I am using MediaPipe to find the breed of a dog, if there is one, in a camera image. I first use ObjectDetector, and if it finds a dog, I send what is inside the bounding box to ImageClassifier, with a .tflite trained on dog breeds. The code for the cropping is below.
Questions:
- I believe I get more accurate results as I only send the cropped part, not the whole camera image, to ImageClassifier.

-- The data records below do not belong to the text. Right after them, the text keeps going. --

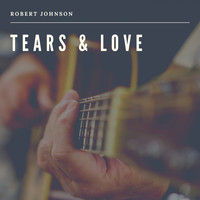 Robert Johnson - Tears & Love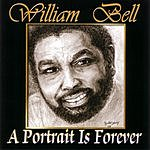 William Bell A Portrait Is Forever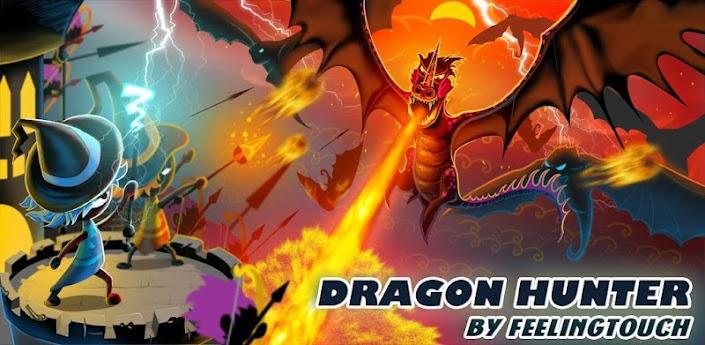 Dragon Hunter - игра для андроид про драконов в стиле Защита Башни скачать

Right?
- Can the cropping be made faster / smarter / easier? (Format is RGBA_8888)
- If I add some parts of the image above/below the bounding box to make the crop square, would that improve the accuracy?
- If I resize the square-cropped image to 224 x 224 pixels = the input shape of my model, would that improve the accuracy?
I have really tried to answer these questions myself through googling and experimenting, but not succeeded. Any advice from more experienced developers would be much appreciated.
det = detectionResult.detections()[saveIndex]
// Crop the image: Create a new mpImage with what is inside the bounding box
val l = det.boundingBox().left.toInt()
val t = det.boundingBox().top.toInt()
val w = det.boundingBox().width().toInt()
val h = det.boundingBox().height().toInt()
val size = w * h * 4
val smallBuffer = ByteBuffer.allocateDirect(size)
// Crop mpImage
val wtot = imageProxy.width
smallBuffer.rewind()
byteBuffer.rewind()
var pixel = ByteArray(4)
for (rowNumber in 0..h - 1) {
for (pixelNumber in 0..w - 1) {
val offset = (rowNumber + t) * wtot * 4 + (l + pixelNumber) * 4
pixel[0] = byteBuffer[offset]
pixel[1] = byteBuffer[offset + 1]
pixel[2] = byteBuffer[offset + 2]
pixel[3] = byteBuffer[offset + 3]
smallBuffer.put(pixel)
}
}
// Convert smallBuffer to mpImage
smallBuffer.rewind()
val bitmapBuffer2 = Bitmap.createBitmap(
w, h, Bitmap.Config.ARGB_8888
)
bitmapBuffer2.copyPixelsFromBuffer(smallBuffer)
val mpImage2 = BitmapImageBuilder(bitmapBuffer2).build()
// Run Image Classifier with cropped image as input
val classifierResult: ImageClassifierResult? =
imageClassifier.classify(mpImage2)